Convexy has no server. The extraction runs on your iPhone or iPad, works in Airplane Mode, and requires no account. Nothing is uploaded, because there is nowhere for it to go.

How to do it

  1. Bring the MP4 into Convexy

    Tap Browse files to pick it from Files, choose it from Photos, or share the video into Convexy from another app.

  2. Choose M4A

    Convexy lists what the file can actually become — M4A sits alongside MOV, M4V, animated GIF and still frames.

  3. Convert

    The video track is discarded and the audio is exported on your device. Large files take a moment; nothing is uploaded.

  4. Rename it if you need to

    Convexy lets you rename the output before saving — useful when the video had a camera-generated filename.

  5. Save or share it

    Save the M4A to Files, or send it straight to a transcription tool, a podcast editor, or whoever needs it.

Common questions

Does extracting audio from an MP4 lose quality?

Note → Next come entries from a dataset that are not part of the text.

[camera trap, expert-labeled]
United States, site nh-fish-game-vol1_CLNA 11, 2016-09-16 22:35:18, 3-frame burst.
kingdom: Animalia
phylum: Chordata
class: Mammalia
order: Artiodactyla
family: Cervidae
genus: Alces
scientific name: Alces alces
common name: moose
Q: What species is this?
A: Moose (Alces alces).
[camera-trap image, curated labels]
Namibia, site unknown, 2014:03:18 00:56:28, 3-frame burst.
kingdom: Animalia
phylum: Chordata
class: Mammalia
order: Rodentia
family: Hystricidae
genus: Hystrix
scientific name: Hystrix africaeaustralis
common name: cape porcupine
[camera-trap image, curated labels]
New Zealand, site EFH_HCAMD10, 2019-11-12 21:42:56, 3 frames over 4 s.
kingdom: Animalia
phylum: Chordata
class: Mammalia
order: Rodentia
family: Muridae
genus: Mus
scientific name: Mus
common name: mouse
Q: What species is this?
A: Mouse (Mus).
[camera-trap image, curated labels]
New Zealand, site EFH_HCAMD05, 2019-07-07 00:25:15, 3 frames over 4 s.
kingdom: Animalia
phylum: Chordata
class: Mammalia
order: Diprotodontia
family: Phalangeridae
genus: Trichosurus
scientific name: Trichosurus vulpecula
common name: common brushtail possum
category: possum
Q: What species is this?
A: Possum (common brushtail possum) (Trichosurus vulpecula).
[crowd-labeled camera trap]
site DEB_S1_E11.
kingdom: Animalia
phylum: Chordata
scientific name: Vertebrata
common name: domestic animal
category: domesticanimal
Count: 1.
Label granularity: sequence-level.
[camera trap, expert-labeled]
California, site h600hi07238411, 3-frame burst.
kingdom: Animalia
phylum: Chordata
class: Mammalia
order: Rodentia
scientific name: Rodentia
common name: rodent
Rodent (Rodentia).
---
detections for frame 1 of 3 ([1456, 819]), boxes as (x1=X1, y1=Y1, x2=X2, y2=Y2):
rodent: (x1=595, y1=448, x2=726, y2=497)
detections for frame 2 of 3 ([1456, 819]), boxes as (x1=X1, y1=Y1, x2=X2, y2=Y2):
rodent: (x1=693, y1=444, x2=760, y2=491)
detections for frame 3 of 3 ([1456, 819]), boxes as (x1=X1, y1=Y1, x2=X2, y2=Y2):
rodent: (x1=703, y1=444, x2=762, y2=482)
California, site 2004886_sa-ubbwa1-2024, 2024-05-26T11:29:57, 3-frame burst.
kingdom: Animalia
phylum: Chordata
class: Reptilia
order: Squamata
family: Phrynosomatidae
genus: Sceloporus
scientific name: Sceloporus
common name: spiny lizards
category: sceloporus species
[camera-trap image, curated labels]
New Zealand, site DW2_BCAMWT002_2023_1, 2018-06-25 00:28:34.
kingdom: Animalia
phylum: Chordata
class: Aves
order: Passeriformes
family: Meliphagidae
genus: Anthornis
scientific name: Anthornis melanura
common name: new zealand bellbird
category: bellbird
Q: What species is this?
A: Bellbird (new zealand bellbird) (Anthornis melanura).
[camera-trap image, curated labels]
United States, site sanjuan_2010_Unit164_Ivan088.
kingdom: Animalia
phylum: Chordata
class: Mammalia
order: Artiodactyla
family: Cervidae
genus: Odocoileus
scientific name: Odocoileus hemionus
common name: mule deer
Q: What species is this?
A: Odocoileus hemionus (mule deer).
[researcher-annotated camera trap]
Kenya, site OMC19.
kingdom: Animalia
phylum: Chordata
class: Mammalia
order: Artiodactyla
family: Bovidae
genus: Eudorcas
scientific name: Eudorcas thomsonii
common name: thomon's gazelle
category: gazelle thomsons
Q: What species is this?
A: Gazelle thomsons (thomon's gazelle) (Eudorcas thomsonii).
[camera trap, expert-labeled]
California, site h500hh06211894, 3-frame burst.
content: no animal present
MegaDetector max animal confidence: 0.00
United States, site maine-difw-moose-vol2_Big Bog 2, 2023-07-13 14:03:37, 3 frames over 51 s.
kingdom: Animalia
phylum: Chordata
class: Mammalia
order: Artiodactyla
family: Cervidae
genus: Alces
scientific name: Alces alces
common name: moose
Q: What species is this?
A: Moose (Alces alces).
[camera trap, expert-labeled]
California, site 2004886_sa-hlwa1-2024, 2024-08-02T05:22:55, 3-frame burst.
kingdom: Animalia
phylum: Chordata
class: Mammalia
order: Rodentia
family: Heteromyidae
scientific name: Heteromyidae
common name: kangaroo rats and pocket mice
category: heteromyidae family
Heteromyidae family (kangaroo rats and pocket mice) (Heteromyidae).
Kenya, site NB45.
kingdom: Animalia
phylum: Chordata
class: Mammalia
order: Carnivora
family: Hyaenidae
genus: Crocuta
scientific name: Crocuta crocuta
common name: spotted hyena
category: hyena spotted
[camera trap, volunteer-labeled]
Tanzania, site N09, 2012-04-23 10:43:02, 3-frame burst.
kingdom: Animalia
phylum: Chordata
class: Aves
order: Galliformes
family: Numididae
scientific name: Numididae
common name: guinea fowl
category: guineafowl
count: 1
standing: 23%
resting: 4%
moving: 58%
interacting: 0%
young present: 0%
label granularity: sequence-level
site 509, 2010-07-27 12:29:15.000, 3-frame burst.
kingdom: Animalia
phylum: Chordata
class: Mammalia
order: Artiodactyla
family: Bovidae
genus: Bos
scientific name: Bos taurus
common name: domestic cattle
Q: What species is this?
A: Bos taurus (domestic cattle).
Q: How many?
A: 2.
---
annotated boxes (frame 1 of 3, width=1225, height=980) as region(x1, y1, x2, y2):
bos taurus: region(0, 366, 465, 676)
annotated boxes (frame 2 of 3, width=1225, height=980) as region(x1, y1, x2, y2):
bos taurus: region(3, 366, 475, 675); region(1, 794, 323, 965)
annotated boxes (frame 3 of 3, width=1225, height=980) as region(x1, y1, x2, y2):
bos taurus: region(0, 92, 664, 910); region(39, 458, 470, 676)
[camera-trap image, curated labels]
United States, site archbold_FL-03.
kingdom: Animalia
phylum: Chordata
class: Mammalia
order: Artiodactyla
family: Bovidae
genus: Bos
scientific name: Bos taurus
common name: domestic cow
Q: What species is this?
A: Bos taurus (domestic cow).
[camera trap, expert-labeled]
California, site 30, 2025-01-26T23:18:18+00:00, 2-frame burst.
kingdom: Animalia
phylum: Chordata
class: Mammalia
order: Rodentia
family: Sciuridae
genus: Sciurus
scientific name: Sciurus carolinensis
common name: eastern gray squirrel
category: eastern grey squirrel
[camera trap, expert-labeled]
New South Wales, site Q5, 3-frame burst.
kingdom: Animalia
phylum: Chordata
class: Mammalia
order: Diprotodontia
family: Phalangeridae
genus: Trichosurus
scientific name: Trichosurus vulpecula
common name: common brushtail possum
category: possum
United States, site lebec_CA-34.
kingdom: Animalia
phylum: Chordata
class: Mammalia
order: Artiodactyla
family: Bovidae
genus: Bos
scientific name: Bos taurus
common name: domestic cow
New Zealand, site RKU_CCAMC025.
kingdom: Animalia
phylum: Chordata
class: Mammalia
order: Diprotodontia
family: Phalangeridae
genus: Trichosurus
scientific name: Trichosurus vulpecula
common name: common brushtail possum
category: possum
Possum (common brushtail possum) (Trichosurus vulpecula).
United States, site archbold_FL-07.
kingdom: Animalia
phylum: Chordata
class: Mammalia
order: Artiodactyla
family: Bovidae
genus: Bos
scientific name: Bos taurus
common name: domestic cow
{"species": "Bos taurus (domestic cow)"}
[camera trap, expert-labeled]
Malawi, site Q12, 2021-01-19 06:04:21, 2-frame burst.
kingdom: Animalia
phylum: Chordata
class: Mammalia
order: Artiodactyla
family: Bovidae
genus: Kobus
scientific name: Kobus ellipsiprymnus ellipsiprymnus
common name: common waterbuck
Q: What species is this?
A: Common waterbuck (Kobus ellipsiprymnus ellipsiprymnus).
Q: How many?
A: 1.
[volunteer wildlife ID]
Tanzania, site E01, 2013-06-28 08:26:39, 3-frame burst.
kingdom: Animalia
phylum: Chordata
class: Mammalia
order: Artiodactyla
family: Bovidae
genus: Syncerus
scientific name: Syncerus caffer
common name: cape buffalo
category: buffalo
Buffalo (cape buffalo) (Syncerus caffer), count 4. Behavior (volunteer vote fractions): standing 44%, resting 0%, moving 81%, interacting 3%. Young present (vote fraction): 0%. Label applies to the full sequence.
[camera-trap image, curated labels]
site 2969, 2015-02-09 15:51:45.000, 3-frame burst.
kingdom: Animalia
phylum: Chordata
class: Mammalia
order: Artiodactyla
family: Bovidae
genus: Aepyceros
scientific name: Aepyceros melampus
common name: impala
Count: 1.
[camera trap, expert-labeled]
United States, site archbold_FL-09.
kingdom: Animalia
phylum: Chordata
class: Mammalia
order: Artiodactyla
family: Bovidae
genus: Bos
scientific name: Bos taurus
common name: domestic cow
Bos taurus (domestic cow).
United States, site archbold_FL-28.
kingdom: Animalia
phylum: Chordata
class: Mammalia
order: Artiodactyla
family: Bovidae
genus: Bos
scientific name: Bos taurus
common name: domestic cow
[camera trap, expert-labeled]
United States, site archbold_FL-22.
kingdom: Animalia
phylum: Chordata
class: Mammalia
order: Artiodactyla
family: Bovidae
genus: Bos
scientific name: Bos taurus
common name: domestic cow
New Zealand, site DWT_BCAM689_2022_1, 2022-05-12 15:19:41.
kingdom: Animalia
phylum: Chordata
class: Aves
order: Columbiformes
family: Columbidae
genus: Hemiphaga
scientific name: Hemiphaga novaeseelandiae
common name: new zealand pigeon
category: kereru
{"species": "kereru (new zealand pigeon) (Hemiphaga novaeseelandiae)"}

Barely, but be precise about it: the audio in the video is already lossy AAC, and Convexy exports it through Apple's AAC exporter rather than copying the bits verbatim. Treat it as one more encode, not a free remux. From any normally-encoded video it is not something you will hear — and it certainly does not degrade with the video track's removal.

Should I extract to M4A, MP3, WAV or FLAC?

M4A unless you have a reason. It is the container the audio is already in, so it is the most direct landing. Choose MP3 if the destination is old hardware or a form that insists on it. Choose WAV or FLAC only if a tool demands them — the audio was lossy AAC, so a lossless container just gives you a much bigger file containing exactly the same audio.

Why is the M4A so much smaller than the MP4?

Because the picture was nearly all of it. Video runs at thousands of kilobits per second; audio at a couple of hundred. A one-hour 500 MB recording routinely becomes 50 MB or less as audio alone. You have not compressed anything — you have just stopped storing the images.

Can I set the bitrate of the extracted M4A?

No. Convexy exports M4A with Apple's AAC exporter at its standard setting, and that exporter does not expose a bitrate control. Extract to MP3 if you need to choose a specific bitrate — 128, 192, 256 and 320 kbps are all available there, along with mono, which is a large saving on speech.

Is the video file changed?

No. Convexy writes a new audio file and leaves the original MP4 exactly as it was. Nothing is modified, moved or deleted.

Does this upload my video?

No. There is no server. The extraction happens on your iPhone or iPad and works with the network turned off — which is exactly what you want for a recorded meeting, interview or lecture.